Blood vessel segments were grouped according to surface tau intensity by percentiles (deciles) and the amount of tau immunolabeling is plotted by distance from blood vessel surface. Values for each donor (colored lines) are normalized to the average tau value in the whole image (background) such that a 0% change (grey dashed line) means the tau labeling intensity is no different than the average level of tau in the whole image.

Figure 5.. Post-translationally modified tau is enriched in AD blood vessels.

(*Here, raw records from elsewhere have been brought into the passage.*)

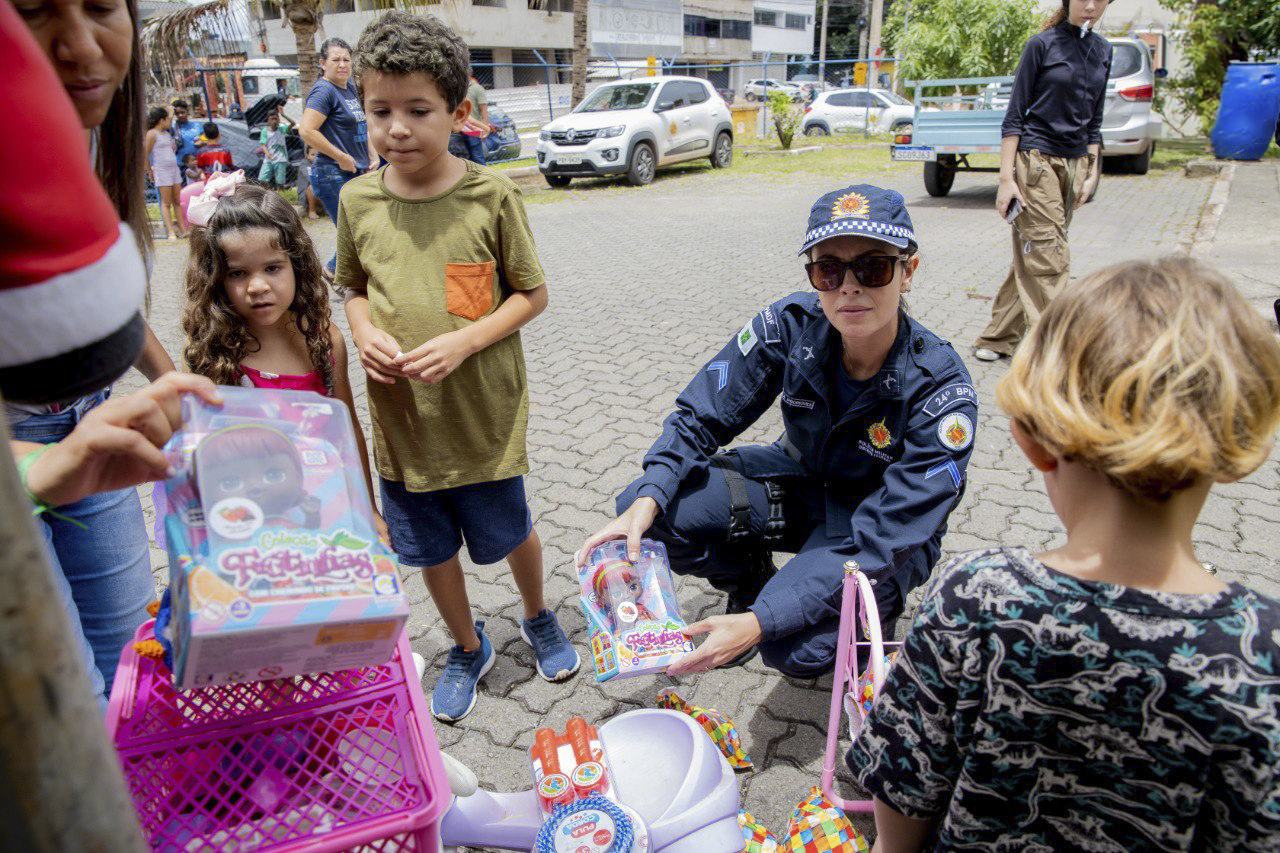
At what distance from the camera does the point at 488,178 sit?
217 centimetres

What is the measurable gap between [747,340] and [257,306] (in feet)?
4.41

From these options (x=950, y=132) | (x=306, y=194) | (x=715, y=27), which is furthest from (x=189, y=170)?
(x=715, y=27)

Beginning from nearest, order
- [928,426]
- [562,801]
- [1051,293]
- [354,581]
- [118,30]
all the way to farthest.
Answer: [354,581] < [118,30] < [562,801] < [928,426] < [1051,293]

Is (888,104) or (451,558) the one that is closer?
(451,558)

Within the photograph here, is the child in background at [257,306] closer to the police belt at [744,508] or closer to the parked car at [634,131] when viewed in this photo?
the police belt at [744,508]

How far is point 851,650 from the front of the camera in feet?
6.21

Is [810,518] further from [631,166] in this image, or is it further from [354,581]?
[631,166]

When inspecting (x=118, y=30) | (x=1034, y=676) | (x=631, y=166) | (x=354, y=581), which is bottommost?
(x=631, y=166)

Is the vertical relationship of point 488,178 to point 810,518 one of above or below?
above

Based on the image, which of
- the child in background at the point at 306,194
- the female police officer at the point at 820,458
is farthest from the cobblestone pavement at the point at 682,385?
the child in background at the point at 306,194

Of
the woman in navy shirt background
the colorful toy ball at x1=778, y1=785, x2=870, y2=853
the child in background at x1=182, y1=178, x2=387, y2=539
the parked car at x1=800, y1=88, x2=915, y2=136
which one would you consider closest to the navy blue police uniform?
the colorful toy ball at x1=778, y1=785, x2=870, y2=853

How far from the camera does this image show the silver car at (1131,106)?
1168 cm

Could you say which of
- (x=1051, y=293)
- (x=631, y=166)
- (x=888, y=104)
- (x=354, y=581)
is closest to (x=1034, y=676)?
(x=354, y=581)

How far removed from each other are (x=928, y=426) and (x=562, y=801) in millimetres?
1240
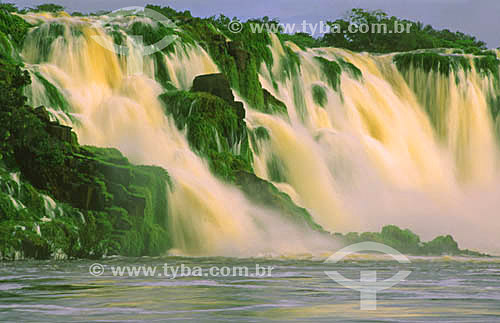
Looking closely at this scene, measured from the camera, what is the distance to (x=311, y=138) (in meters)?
31.3

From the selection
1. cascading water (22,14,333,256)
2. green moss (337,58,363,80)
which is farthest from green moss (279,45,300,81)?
cascading water (22,14,333,256)

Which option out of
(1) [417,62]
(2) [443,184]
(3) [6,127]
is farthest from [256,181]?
(1) [417,62]

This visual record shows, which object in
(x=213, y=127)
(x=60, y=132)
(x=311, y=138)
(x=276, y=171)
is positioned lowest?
(x=60, y=132)

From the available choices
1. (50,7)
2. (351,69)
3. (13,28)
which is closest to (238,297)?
(13,28)

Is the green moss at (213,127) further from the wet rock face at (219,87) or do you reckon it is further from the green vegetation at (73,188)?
the green vegetation at (73,188)

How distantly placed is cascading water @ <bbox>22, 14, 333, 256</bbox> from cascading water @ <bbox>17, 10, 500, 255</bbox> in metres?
0.04

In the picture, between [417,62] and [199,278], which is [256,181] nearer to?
[199,278]

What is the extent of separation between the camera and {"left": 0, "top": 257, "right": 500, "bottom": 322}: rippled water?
817 cm

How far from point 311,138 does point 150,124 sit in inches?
316

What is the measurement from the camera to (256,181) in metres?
23.9

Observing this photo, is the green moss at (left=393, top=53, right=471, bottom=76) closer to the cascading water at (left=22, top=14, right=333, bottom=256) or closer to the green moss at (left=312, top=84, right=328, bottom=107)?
the green moss at (left=312, top=84, right=328, bottom=107)

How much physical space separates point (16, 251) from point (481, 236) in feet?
55.4

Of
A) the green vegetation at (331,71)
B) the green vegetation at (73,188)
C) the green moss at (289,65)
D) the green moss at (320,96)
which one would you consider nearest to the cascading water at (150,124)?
the green vegetation at (73,188)

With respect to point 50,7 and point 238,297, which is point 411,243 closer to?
point 238,297
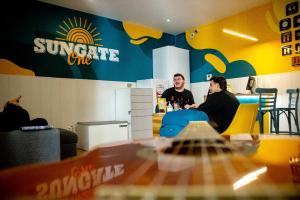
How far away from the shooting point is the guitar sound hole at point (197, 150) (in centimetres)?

(A) Isolation of blood vessels from the inf. temp. gyrus of n=3 control and n=5 AD brains shows that tau is enriched in vasculature and can be visualized with multiple antibodies including total tau = DAKO rabbit polyclonal. Quantification of total signal per lane for (B) total tau, (C) Tau13 n-terminal antibody, (D) Tau46 c-terminal antibody, (E) phospho-T181 tau, (F) phospho-S202 tau, (G) phospho-T217 tau and (H) phospho-T231 tau. All values normalized to the average of controls. One-tailed t-test *p<0.05, **p<0.01. Error bars = means +/− SEM.

Figure 6.. NFT and neuron density analysis.

Examples of blood vessels showing NFT accumulation near the blood vessel surface in samples (A) AD 2, (B) AD 1, (C) AD6, and (D) control 3. (E) Isolated blood vessel with surrounding tau pathology (AT8, white) and surrounding neurons (HuD, magenta). (F) NFTs and neurons were identified and segmented using Ilastik. Visualization of segmentation masks were generated using Imaris and with a value of 1 μm to smooth the surfaces. (G) A custom MATLAB script was developed to calculate the distance of each segmented tangle and neuron from the surface of each blood vessel. Plots show the blood vessel (blue), its calculated centerline for object distance calculations (red), and objects colored according to their distance along the blood vessel. (H) Plot shows the percent of neurons with NFT in regions near (0–30 microns) blood vessels with varying amounts of surface tau. Repeated measures ANOVA P value = 0.037, R²= 0.47. Dots represent individuals, bars represent means +/− SEM.